問題 1: 理事長所信の「そのようなわがままともいえる」から「きた。そして、未来へとつなぐ約束をした。」までを、一字も変えずに書き写すこと。

一般社団法人網走青年会議所
第72代理事長 水野 敏裕
2023年度 理事長所信「心がつながり、誰もが夢を抱き挑戦できる網走の創造」
【はじめに】
「はやく仕事を任せられ、最高の技術者になって活躍したい」という想いを胸に、情熱と期待を抱き、社会人となった。右も左もわからず、先輩方は優しさや、時には厳しさをもって接していただいた。
しかし、同じ年齢層が少ないことと、後輩がしばらく入社してこない、毎日が夜中までの作業といった下積み時代を過ごすにつれて、いつしか逃避の想いを抱くようになった。それまでにできていた人前で話をすることが、手が震えて声も震える。「はやく任せられる=はやく認められたい」という承認欲求が満たされないことの現状や今後の自分への不安が、自分自身にマイナスの思考を増幅するようになっていた。
そのようなわがままともいえる思考の自分をしっかりとみつめ、プラスの思考に導いていただいたのが社長であった。いつも優しく、ときには厳しく、いつも自分自身に何かを与えてくれる。「目の前に現れる壁は、乗り越えられるから現れる」逃避から挑戦への思考に導いていただいた。一人ひとりをしっかりとみつめ、成長を促す。ひとに与えるということを実践している後ろ姿をみせていただいた。自分自身に挑戦するためのレールを導いていただいた。絶対にあきらめない姿勢、貫き通す姿を、最後の最後までみせていただいた。その姿から、いつのまにか自分自身もひとの背中を支え、時には押すことができる存在になりたい。ひとつの夢を抱くことができた。そして、未来へとつなぐ約束をした。

シーンの幾何に関する質問

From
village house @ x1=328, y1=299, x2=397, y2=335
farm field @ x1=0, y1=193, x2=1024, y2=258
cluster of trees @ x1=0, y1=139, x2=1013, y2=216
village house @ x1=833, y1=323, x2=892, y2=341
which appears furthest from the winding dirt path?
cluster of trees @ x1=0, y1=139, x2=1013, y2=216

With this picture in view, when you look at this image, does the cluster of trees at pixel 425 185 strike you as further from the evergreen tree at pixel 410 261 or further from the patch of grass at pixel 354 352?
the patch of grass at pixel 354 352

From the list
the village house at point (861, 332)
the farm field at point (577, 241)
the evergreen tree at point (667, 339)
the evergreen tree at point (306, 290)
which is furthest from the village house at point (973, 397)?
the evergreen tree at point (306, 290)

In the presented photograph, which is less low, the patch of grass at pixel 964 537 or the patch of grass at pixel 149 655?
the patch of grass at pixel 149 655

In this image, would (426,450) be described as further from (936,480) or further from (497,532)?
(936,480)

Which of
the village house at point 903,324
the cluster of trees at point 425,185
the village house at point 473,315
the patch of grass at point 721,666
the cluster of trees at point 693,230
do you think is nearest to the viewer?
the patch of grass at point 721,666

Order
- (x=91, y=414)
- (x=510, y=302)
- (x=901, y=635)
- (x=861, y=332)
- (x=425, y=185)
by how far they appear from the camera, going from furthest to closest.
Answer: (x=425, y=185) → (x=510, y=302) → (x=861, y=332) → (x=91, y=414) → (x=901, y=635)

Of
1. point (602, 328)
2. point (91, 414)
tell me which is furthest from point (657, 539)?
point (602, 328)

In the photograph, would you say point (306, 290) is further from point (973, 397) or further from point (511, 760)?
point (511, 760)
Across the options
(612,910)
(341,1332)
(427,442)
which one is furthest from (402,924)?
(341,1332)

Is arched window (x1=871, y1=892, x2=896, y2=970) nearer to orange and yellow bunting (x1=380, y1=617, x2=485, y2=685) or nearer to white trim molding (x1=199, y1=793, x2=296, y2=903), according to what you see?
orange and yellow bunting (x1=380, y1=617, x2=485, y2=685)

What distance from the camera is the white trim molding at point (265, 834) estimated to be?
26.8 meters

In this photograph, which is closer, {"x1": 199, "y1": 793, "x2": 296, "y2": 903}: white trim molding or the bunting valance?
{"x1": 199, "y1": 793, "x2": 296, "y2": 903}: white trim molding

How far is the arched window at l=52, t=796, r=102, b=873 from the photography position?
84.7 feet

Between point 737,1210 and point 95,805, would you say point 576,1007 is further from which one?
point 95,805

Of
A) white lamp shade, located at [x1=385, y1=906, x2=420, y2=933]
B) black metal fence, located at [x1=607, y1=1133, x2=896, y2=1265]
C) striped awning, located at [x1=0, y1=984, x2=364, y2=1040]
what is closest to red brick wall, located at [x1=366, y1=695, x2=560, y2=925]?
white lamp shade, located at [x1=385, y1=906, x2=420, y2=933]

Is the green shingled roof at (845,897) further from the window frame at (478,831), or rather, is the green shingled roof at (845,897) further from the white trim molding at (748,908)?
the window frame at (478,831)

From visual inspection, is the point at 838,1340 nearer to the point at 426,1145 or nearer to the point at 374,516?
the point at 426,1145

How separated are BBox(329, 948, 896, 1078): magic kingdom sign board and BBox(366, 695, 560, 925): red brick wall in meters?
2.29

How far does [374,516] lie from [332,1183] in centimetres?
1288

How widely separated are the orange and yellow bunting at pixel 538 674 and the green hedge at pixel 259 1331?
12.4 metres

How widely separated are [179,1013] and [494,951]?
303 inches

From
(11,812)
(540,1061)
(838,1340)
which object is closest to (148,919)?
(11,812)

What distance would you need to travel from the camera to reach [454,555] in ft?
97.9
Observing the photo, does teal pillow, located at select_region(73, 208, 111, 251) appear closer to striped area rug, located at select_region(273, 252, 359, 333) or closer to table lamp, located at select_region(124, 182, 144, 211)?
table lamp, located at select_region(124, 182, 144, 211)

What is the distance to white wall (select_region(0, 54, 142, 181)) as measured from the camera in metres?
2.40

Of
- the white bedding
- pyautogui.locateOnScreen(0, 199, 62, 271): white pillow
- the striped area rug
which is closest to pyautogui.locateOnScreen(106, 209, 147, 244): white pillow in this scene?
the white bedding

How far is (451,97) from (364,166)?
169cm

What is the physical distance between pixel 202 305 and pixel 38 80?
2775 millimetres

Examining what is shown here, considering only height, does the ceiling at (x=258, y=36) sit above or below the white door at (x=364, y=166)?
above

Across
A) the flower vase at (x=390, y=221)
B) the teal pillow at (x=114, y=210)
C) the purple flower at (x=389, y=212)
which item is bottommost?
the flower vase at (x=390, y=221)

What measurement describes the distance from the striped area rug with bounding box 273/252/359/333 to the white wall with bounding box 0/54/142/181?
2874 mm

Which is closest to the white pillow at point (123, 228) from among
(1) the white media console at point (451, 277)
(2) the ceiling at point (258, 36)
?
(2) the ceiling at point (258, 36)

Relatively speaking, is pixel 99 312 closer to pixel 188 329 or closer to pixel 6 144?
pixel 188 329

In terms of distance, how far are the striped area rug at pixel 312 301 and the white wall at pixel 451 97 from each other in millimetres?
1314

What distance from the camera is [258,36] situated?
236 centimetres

問題 2: 記録のうち、「Which is closest to the」を含む行から記録の最後の行までを、そのまま抜き出すこと。

解答 1:
そのようなわがままともいえる思考の自分をしっかりとみつめ、プラスの思考に導いていただいたのが社長であった。いつも優しく、ときには厳しく、いつも自分自身に何かを与えてくれる。「目の前に現れる壁は、乗り越えられるから現れる」逃避から挑戦への思考に導いていただいた。一人ひとりをしっかりとみつめ、成長を促す。ひとに与えるということを実践している後ろ姿をみせていただいた。自分自身に挑戦するためのレールを導いていただいた。絶対にあきらめない姿勢、貫き通す姿を、最後の最後までみせていただいた。その姿から、いつのまにか自分自身もひとの背中を支え、時には押すことができる存在になりたい。ひとつの夢を抱くことができた。そして、未来へとつなぐ約束をした。

解答 2:
Which is closest to the white pillow at point (123, 228) from among
(1) the white media console at point (451, 277)
(2) the ceiling at point (258, 36)
?
(2) the ceiling at point (258, 36)

Relatively speaking, is pixel 99 312 closer to pixel 188 329 or closer to pixel 6 144?
pixel 188 329

In terms of distance, how far are the striped area rug at pixel 312 301 and the white wall at pixel 451 97 from each other in millimetres?
1314

What distance from the camera is [258,36] situated?
236 centimetres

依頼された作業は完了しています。